According to Kisha Borja-Kicho’cho’, that’s because the Navy’s announcement managed to slip under the radar.

“A letter was sent to one of our senators and he disseminated it on Dec. 13th,” she said, “but it wasn’t made public in terms of our media until Dec. 18th — and it was only that one PDN article that was published — and then the comment period ended [Jan. 14th], so we’ve had less than a month to send the comments.”

Borja-Kicho’cho’ said she put a reminder on her calendar after reading the Dec. 18th article, but it wasn’t until a week before the deadline that she combed through the public notice herself.

“There was no real big movement in terms of comments just because it hadn’t been made to be such a big deal,” she said. “But it is…I was getting really bothered by it, so I started posting on Instagram and Facebook and tried to spread the word, and people from there kept spreading the word too, so that’s how we’ve established some form of resistance.”

The plan would create entry restrictions across 892 acres of sea off the Northern coast of Guam, including islanders’ fishing grounds and endangered species’ ocean habitats. The plan may also threaten an Essential Fish Habitat or EFH.

In her comment, Borja-Kicho’cho’ takes issue with the fact that these entry restrictions are not specified as far as day, time, or duration, nor is there any mention of mitigation measures regarding the endangered species.

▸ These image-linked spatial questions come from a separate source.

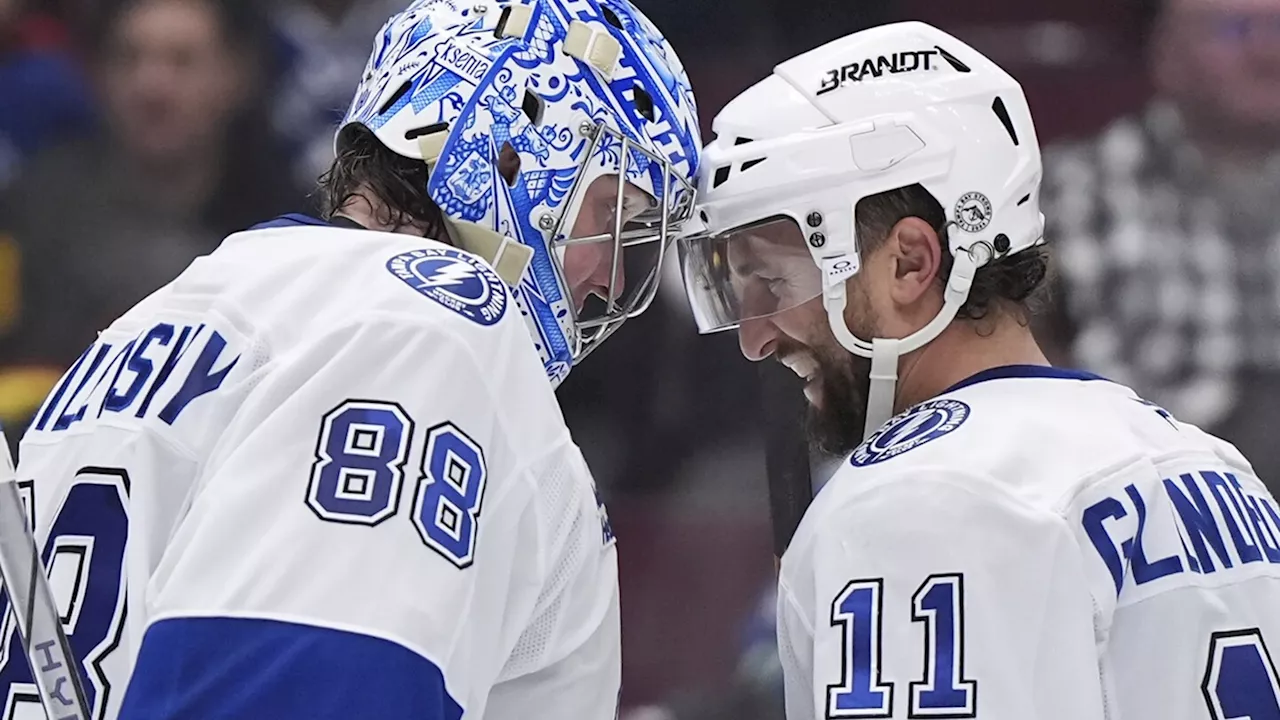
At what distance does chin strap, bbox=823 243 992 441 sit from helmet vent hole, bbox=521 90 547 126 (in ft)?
1.15

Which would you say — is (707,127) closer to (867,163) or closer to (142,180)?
(142,180)

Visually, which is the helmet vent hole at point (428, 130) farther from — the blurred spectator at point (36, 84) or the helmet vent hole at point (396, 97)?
the blurred spectator at point (36, 84)

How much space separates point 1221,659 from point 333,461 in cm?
80

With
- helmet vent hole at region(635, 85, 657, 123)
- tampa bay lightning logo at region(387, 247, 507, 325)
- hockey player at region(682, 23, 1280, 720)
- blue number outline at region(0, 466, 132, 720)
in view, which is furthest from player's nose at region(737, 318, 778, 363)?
blue number outline at region(0, 466, 132, 720)

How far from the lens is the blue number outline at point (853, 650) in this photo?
3.92 feet

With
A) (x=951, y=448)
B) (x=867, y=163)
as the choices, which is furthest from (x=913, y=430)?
(x=867, y=163)

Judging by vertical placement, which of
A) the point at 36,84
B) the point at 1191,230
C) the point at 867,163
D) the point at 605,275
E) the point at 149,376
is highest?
the point at 36,84

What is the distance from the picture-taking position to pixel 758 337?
170cm

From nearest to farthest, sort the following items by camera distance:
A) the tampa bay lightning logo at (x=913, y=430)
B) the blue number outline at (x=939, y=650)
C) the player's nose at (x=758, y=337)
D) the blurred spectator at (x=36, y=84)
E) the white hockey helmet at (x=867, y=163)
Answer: the blue number outline at (x=939, y=650)
the tampa bay lightning logo at (x=913, y=430)
the white hockey helmet at (x=867, y=163)
the player's nose at (x=758, y=337)
the blurred spectator at (x=36, y=84)

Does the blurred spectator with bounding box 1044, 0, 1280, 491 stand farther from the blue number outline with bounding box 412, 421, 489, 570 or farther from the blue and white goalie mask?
the blue number outline with bounding box 412, 421, 489, 570

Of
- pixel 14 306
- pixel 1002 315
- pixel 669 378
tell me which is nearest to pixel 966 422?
pixel 1002 315

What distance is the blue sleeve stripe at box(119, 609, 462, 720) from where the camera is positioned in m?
0.87

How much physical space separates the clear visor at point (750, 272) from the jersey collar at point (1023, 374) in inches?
8.7

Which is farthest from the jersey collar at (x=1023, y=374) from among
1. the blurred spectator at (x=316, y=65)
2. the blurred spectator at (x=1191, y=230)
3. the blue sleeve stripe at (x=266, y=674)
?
the blurred spectator at (x=316, y=65)
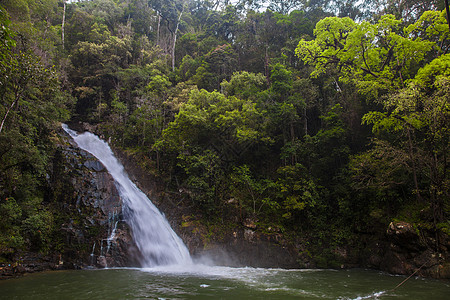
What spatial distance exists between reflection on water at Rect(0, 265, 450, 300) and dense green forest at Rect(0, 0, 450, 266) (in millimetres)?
2595

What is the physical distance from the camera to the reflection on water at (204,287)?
6762mm

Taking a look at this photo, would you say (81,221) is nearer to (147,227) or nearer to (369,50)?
(147,227)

She also expresses skepticism regarding the Navy’s plan to alert islanders that the range is in use by hanging “a red flag from a conspicuous and easily-seen location along the nearby shore” or flashing a strobe light at night:

“What if the red flag or the strobe light is not clearly visible to commercial, public, or private vessels?” she asks. “What if the strobe light malfunctions? What then of the safety of the people onboard those vessels?”

Finally, Borja-Kicho’cho’ criticizes the notice’s failure to truly reach the public:

“There was not ample time provided for the community to respond,” she writes. “We need more time to read about and provide comments for the possible long-term damaging effects this proposed danger zone may have on our environment, aquatic life, and overall health. We deserve this right.”

Newly elected Guam Sen. Sabina Perez echoed that sentiment in her appeal to the U.S. Army Corps of Engineers:

“We’re seeking a public hearing because of the large amount of impacts to our community,” she said. “Just like Ritidian, it’s very similar. We’re seeing impacts to endangered species and they have yet to do a biological opinion, complete study on the impacts to endangered species.”

Guam Sen. Clynt Ridgell also submitted a comment asserting that “the U.S. Navy should conduct further research and should first produce a separate environmental impact statement, specific to the expansion.”

U.S. military representatives have yet to respond.

“As usual, it doesn’t seem like our health or our environmental safety are the priority of the military,” Borja-Kicho’cho’ said.

“But we still have to [leave comments] because we have to show them we are capable of reading and keeping up and calling them out on the terrible things that they’re doing to our community and our island.”